- _What is being asked_:
Answer these questions from the piece on Nigel Farage:
1. At what time and on what day is the writer heading to the pub?
2. What party is Farage described as a former member of?
3. Who is named as the last person to have such a transformative effect on British politics, and in what year did he become Labour leader?

- _Text_:
BEGIN
It's 1pm on a Friday afternoon and, like millions of British people, I'm heading down the boozer to celebrate the end of the working week, and forget about the stresses and squabbles it has brought. But today my drinking buddies aren't the virtuous denizens of IBT Towers. Instead, I'll be supping with the most talked-about British politician of the last two decades.

Nigel Farage is currently tearing through the British establishment like a runaway train, and there's no sign of him coming off the tracks any time soon. Loved and loathed by the chattering classes in equal measure, this public schoolboy and former Tory has parked his tanks on Labour's lawn and driven off with the core of their white working-class support. Not since Tony Blair became Labour leader in 1994 has someone had such a transformative effect on our political scene.
END
Records from a dataset:
BEGIN
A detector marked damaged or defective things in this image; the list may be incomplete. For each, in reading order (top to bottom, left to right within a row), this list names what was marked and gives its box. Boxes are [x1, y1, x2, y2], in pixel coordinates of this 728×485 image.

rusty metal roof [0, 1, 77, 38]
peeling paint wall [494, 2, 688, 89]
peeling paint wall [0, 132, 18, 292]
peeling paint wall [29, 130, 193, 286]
END
- _Result_:
1. 1pm on a Friday afternoon.
2. The Tories.
3. Tony Blair, who became Labour leader in 1994.